Following an inspection on 15 May 2019, the GPhC found Medix Pharmacy in Stevenage, Hertfordshire, was not keeping “accurate or complete records about the supplies it makes of prescription-only medicines to patients overseas”, while “some of the supplies it makes do not comply with current UK law”.
As a result, the GPhC said Medix Pharmacy must stop dispensing to patients overseas until it has met three conditions, including managing risks “to protect the safety and wellbeing of patients”, complying with GPhC standards for online pharmacies and complying with UK law “with specific regard to record-keeping requirements for dispensed medicines”.
An inspection of Pronto Healthcare Ltd in Bolton on 16 May 2019, revealed that the pharmacy “does not have sufficient safeguards to make sure supplies of opiates and sleeping tablets are appropriate or that the medicines are not being abused”, resulting in conditions issued that prohibit the pharmacy from dispensing controlled drugs.

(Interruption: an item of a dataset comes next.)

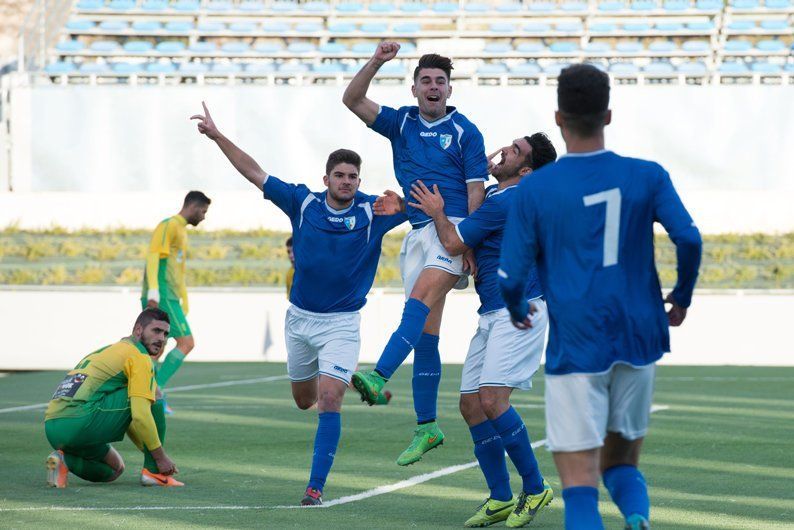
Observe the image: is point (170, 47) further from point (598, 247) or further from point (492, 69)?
point (598, 247)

White Pharmacy in Alton, Hampshire, is also now unable to dispense controlled drugs following an inspection; however, the GPhC has yet to publish its full inspection report with its reasons for issuing the restriction.
A spokesperson for White Pharmacy told The Pharmaceutical Journal that it is working with the GPhC “to make sure that it follows the new guidelines outlined in their recent publication, ‘Guidance for registered pharmacies providing pharmacy services at a distance, including on the internet’”.
The Pharmaceutical Journal has approached Medix Pharmacy and Pronto Healthcare Ltd for comment.